Postpartum hemorrhage — Multiple observational studies suggest that SSRIs are associated with bleeding, including postpartum hemorrhage:
●A study of a nationwide insurance claims database identified pregnant women with mood or anxiety disorders (primarily depression), who were either treated with SSRIs at the time of delivery (n >11,000) or were not treated with antidepressants in the five months before delivery (n >69,000) [36]. The analyses controlled for potential confounding factors (eg, maternal age, coagulopathies, and use of other medications), and found that postpartum hemorrhage occurred in more women who were exposed to SSRIs than women who were not (4 versus 3 percent).
●In a study that examined hospital records of pregnant women who delivered live born babies vaginally, postpartum hemorrhage occurred in more women who used SSRIs during pregnancy (n = 500), compared with women who did not (n >39,000) (18 versus 9 percent) [37]. In addition, the volume of blood loss was slightly greater in women exposed to SSRIs than controls (484 versus 398 mL in nonusers).

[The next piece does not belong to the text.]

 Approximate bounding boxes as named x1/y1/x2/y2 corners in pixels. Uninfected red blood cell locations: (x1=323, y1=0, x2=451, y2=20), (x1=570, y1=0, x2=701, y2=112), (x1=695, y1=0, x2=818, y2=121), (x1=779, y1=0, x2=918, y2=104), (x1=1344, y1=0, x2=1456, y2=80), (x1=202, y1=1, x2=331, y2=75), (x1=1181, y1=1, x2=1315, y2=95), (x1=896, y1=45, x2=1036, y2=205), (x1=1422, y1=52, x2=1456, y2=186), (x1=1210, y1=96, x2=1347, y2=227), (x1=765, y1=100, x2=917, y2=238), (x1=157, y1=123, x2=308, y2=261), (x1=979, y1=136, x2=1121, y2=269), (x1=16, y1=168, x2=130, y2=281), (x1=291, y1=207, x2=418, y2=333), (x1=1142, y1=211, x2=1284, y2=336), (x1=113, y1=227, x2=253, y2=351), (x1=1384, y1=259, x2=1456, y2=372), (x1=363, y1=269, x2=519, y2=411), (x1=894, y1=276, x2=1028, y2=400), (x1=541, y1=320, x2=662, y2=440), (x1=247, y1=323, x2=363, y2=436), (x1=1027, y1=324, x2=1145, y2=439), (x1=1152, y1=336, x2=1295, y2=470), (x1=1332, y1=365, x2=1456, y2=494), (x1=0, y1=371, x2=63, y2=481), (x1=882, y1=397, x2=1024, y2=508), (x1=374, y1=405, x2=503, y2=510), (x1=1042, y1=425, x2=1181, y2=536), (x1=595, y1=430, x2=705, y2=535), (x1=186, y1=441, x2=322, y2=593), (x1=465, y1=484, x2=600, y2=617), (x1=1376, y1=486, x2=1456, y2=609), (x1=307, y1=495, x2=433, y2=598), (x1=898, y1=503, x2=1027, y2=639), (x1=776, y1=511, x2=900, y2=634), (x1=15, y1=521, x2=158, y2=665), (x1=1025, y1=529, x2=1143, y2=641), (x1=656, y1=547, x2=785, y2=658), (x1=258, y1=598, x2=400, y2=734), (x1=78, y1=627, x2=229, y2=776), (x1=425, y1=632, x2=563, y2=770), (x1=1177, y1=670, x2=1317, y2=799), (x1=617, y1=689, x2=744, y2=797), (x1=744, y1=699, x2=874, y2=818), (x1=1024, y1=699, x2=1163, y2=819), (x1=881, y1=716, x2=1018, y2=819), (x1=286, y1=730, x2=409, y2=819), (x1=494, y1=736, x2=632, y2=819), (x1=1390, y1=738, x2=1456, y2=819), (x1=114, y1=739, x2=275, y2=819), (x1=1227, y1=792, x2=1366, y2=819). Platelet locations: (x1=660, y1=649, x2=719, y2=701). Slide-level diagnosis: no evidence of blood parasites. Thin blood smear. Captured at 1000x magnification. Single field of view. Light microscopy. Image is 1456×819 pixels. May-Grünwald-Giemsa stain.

●A study of administrative health data for pregnant women examined the incidence of postpartum hemorrhage in those with late gestation exposure to antidepressants (n = 558; primarily SSRIs or venlafaxine), and women with psychiatric disorders who were not dispensed antidepressants (controls; n = 1292) [38]. Hemorrhage occurred in more women who were exposed to antidepressants than controls (16 versus 11 percent).
Additional information about bleeding as a side effect of SSRIs is discussed separately. (See "Selective serotonin reuptake inhibitors: Pharmacology, administration, and side effects", section on 'Bleeding'.)
Preterm birth — Observational studies of pregnant women indicate that exposure to SSRIs is associated with preterm birth (eg, <37 weeks gestational age) and a small reduction in gestational age at birth [39]:
●A meta-analysis of 18 studies (n >1,200,000 pregnant women) found that SSRI exposure was associated with preterm birth (relative risk 1.7, 95% CI 1.5-2.0) [40], consistent with a prior meta-analysis of 13 studies (odds ratio 1.6) [33].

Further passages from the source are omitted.